An exciting recent development allows us to use mass spectrometry in combination with a technique called ion mobility, which enables us to look at the shape and size of particles directly – a bit like under a microscope. With this approach the mass, structure and conformation of a molecule can be determined at the same time within one rapid experiment, even from a complex sample.
The samples we study are typically complex organic or biological molecules. We use a solution which contains the molecules of interest, and a technique called electrospray ionisation (ESI) to produce a fine mist of droplets which is introduced into the vacuum of the mass spectrometer. It is possible to keep solutions of biomolecules ‘native’ so that important noncovalent complexes of biological molecules survive the transfer into the gas phase intact and we can study biomolecular structures in that way.

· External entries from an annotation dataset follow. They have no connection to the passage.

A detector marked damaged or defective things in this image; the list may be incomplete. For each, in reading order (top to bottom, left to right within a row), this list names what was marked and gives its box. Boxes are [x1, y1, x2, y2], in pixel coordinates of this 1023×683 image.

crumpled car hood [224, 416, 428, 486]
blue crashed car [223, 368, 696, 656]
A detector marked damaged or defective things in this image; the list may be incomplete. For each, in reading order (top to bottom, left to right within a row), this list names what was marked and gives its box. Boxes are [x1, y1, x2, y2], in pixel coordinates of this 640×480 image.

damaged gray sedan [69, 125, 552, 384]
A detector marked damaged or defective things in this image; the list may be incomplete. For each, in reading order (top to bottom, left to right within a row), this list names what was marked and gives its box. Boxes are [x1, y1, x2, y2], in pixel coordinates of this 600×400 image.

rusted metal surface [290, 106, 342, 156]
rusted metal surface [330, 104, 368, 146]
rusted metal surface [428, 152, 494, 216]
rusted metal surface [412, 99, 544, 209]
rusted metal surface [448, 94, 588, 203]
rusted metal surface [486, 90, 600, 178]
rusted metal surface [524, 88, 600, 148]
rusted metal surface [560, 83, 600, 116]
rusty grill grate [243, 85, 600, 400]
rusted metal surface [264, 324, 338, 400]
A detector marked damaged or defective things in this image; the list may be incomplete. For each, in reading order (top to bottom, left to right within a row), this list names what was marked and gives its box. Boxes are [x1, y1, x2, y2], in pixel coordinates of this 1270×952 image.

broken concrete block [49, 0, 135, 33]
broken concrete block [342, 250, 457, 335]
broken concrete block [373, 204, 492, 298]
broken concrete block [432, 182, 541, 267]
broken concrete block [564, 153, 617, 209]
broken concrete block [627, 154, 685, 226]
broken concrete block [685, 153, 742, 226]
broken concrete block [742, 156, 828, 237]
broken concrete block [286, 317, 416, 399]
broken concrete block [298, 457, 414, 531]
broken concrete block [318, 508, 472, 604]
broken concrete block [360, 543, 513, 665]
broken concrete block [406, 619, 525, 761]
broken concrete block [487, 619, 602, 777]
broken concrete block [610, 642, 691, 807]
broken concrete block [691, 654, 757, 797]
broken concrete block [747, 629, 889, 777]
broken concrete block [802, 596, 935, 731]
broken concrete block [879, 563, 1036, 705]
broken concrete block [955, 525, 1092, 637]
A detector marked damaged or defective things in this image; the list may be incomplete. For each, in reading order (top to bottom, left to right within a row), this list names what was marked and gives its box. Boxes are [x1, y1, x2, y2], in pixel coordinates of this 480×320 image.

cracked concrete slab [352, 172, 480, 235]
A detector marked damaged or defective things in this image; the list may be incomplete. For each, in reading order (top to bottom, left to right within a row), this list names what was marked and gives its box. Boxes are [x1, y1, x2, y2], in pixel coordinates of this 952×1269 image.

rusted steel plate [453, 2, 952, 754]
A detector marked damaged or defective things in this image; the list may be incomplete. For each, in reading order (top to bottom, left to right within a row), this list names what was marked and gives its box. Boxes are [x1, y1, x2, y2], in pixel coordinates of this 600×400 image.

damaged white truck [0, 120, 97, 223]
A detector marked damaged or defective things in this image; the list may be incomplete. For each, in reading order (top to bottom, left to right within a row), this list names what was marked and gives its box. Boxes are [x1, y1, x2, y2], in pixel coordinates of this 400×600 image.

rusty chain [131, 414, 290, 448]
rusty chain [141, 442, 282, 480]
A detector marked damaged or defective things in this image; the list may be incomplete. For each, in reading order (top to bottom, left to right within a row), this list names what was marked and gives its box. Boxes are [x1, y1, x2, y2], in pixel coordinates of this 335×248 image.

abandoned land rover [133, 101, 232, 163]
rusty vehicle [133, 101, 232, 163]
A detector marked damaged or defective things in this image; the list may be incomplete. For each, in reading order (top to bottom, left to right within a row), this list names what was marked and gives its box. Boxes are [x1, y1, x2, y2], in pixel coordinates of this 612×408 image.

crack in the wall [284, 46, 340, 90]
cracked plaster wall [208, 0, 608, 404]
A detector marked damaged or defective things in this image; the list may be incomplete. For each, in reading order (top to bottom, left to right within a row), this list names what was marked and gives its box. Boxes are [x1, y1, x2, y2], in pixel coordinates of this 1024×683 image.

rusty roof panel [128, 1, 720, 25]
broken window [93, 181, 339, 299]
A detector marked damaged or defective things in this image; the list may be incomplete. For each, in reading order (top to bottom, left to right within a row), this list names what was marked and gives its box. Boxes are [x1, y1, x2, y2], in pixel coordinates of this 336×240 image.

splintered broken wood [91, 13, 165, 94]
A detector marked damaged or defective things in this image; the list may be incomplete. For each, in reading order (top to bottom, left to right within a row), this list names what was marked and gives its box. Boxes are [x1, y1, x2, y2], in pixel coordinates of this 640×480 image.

You will learn how to make molecules ‘fly’, and how to operate a high-tech instrument used for analysis of complex organic or biological molecules. You will investigate intact protein molecules in the native and denatured state and study their conformational change upon denaturation. You will also analyse the amino acid sequence of the proteins by using controlled fragmentation inside the mass spectrometer, and search for the presence of post-translational modifications. You will use bio-informatics and database searching to identify the protein samples. There is also the opportunity to study your ‘own’ molecules with this technique.